Of the 307 variant loci having the same genotype among the three poplar clones, most were located in the non-coding regions, such as introns, and upstream and downstream sequences, of the poplar chloroplast genome. Only 65 loci with identical genotypes, 30 silent (synonymous) and 35 missense mutations, were located in the coding regions or exons of the genes. For example, nine of these loci were located in the exon of the RNA polymerase (rpo) gene family, consisting of rpoA, rpoB, rpoC1 and rpoC2, in the poplar chloroplast genome. The nine loci included a missense mutation in the rpoA gene, four silent (synonymous) mutations in rpoB, two silent (synonymous) mutations in rpoC1, and two missense mutations in rpoC2. The α, β, β’ and β” subunits of PEP, which is a key enzyme involved in plant photosynthesis, were encoded by four genes, rpoA, rpoB, rpoC1 and rpoC2 [15]. The vast majority of the other 94 variations with differences in genotypes between the three poplar clones were located in the non-coding region of the poplar chloroplast genome. Nevertheless, only one variant was situated in the coding region of the poplar cpDNA, leading to changes in the amino acid sequence of the PEP β’ subunit encoded by rpoC1. The identified genetic variants on exons of rpoA, rpoB, rpoC1 and rpoC2 may have an impact on the transcriptional level of photosynthesis-related genes, which are mediated by PEP [3]. The deletion of each of rpoA, rpoB, rpoC1 and rpoC2 can cause defects in plant photosynthesis [15, 16]. However, no photosynthetic defects were found in the three poplar clones (I45, I69 and NL895).
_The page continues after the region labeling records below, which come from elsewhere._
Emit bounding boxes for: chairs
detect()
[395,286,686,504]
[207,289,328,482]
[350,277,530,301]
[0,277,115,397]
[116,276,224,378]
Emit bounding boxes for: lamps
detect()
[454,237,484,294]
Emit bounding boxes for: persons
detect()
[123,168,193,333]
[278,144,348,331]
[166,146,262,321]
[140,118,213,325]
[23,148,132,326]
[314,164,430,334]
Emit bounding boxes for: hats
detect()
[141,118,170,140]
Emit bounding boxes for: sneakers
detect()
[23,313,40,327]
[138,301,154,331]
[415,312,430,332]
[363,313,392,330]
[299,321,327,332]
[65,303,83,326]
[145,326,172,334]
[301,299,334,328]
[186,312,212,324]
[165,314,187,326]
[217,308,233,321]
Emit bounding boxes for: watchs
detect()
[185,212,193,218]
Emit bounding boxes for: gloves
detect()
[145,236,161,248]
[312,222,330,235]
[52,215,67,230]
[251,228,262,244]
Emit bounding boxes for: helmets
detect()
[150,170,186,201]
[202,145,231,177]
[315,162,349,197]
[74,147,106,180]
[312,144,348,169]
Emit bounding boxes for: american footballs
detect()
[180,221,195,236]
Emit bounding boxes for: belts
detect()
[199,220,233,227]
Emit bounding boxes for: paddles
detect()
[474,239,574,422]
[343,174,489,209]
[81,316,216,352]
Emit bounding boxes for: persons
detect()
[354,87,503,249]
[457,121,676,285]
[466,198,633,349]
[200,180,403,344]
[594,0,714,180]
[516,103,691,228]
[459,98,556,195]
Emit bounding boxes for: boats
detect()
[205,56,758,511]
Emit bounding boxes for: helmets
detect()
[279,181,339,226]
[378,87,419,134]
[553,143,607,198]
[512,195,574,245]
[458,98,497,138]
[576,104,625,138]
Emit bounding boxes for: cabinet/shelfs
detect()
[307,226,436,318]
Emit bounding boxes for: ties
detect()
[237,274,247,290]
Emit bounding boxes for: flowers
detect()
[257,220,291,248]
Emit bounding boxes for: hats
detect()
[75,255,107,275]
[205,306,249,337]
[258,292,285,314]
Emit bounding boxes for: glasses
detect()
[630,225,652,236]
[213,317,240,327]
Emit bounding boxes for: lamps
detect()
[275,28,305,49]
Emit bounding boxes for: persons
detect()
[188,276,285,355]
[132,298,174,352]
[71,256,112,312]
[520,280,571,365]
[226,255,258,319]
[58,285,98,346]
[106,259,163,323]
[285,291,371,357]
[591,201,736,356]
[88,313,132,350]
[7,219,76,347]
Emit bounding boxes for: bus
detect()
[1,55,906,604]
Thus, the identified genetic variants on exons of rpoA, rpoB, rpoC1 and rpoC2 of I45, I69 and NL895 should not cause loss or gain of these rpo genes functions.

The genotypes of the loci identified by genome sequence comparison strategy were consistent with those identified by the read mapping strategy. The genotypes of the loci of the poplar clone NL895 were identical to those of its maternal parental clone, I69, and different from those of its male parental clone, I45. Thus, the offspring cpDNAs were derived from the female parent in species of the genus Populus.

Discussion

Chloroplast genome construction

In the study, we constructed high-quality chloroplast genomes for three poplar clones, the superior clone NL895 and its female (I69) and male (I45) parents, from 15 to 16× whole-genome shotgun sequences per clone on the HiSeq 2000 platform using a combination of de novo and reference-assisted strategies. A high-quality assembly of the chloroplast genome is essential for comparing chloroplast genomes between closely related species or individuals, especially for genetic relationships between parent and offspring or between full-sibs. However, chloroplast genome assemblies are challenging due to influences of both sequencing design and assembly strategies and the degree of kinship between the reference and species to be assembled.

Sequencing design

The length, number and distribution of short reads used for assembling cpDNA are the three primary features of sequencing design. The length of the reads generated on Illumina sequencing platforms appeared to not affect the assembly of the chloroplast genomes for the three poplar clones, and this was supported by the resulting assemblies of both the simulated Illumina-like reads and the real Illumina reads. However, this only indicates that there are no significant differences in the de novo assembly among Illumina reads ranging from 60 to 120 bp in length. Compared with the short reads of the Illumina sequencing platform, the longer reads of the third generation sequencing platform (such as PacBio long reads having a mean length of > 10 kb, http://www.pacb.com/) have the potential to resolve long repeats in the chloroplast genome and make it relatively easy to de novo assemble the chloroplast genome. For example, the complete chloroplast genome of pineapple (Ananas comosus) containing a pair of IR regions (IRa and IRb) 26.7 kbp in size has been constructed using PacBio long reads [17]. However, a high error rate (~ 15%) and relatively high cost per base pair are two shortcoming of PacBio long reads compared with Illumina short reads [18]. Thus, the hybrid assembly of Illumina short reads with their high accuracy and PacBio long reads with their low accuracy may be a promising strategy for constructing high-quality chloroplast genomes.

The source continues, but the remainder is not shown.